Updated by WANG Guoqin almost 7 years ago

Still happens in 12.0.3, with the patch [[https://github.com/ceph/ceph/pull/15046]] applied。

Actions #5

Updated by Jason McNeil almost 7 years ago

I've no idea the repercussions (thinking I'll backup and recreate the cluster) but if you write an osdmap into all of the empty epochs, it appears possible to recover from this.

In my case, osdmap epochs 178 through 2671 were empty and had to have a map set at every epoch before the OSDs would start again. I pulled some epochs out via the monitor, others I extracted from the other OSDs (so everyone in theory all OSDs should have the same history, even if some of it is lies)

I believe that rolling back to 12.0.1 didn't work (different error I believe, seems I didn't save that output)

I've posted more details in a gist, https://gist.github.com/jasonrm/55b26261271b23fb707fa093d2d2af95

Actions #6

Updated by Greg Farnum almost 7 years ago

  • Project changed from Ceph to RADOS
  • Priority changed from Normal to Urgent

I presume this was a bug in the older dev releases, but we should verify that before release.

Actions #7

Updated by WANG Guoqin almost 7 years ago

A month past and I'm still not able to figure where the problem was, neither am I able to recover my cluster. Trying with the most recent build from chacra last week, but no luck.

The problem seems to be, as Jason has figured out, some maps being empty. For me there were about 50k osdmaps so I'm not willing to do as Jason has done.

Not much has been found online. Seems to be a new problem. For me, it's a 18-node osd cluster, and now 3 being online all the time, 3 or 4 being spinning, and about 10 nodes remain offline. Don't have a clue on the relationships among the online osds and the offlines, but they are all in 12.0.3.

P.S. "missing creating pgs; upgrade from post-kraken?" has appeared in the log for both 12.0.2 and 12.0.3. I'm not sure if they're relevant, and I saw that problem is now tolerated in 12.0.3, but why aren't we upgrading that, fixing the problem in the first place? Are we supposed to recreate the whole cluster for every major upgrade?

Actions #8

Updated by Greg Farnum almost 7 years ago

N.0.Y releases such as 12.0.2 are dev releases; you should not run them if you can't afford to rebuild them. Upgrades across releases are supported and usually work even on dev releases, but they're basically just snapshots of master branch without any special QA, so bugs will arise.
In the case of the "missing creating pgs" I don't think it will actually cause issues and the monitors just create the needed structure as an empty one, but I don't recall for sure. And it's because we have code for upgrading from Kraken to Luminous but did not try and support roll-forward of dev code which was in the intermediate state.

Actions #9

Updated by Sage Weil almost 7 years ago

  • Status changed from New to Won't Fix

What Greg said! :)

Actions #10

Updated by red ref almost 7 years ago

I can confirm the second behavior ("failed to load OSD map for epoch 1") in native installed 12.0.3 (not in production). I got the same stack-trace as #3.

### Given material

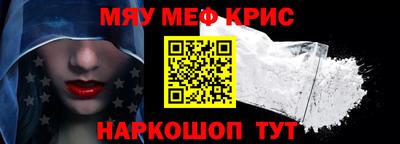 метамфетамин Бузулук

### Problem description
In the bug thread, turn the paragraph that starts "Not much has been found online" into a short list that keeps its main facts.

### Output for this task
- Little about the problem can be found online, so it seems to be new.
- The cluster has 18 OSD nodes.
- 3 are online all the time, 3 or 4 are spinning, and about 10 stay offline.
- The writer has no idea how the online and offline OSDs relate to each other.
- All of them run 12.0.3.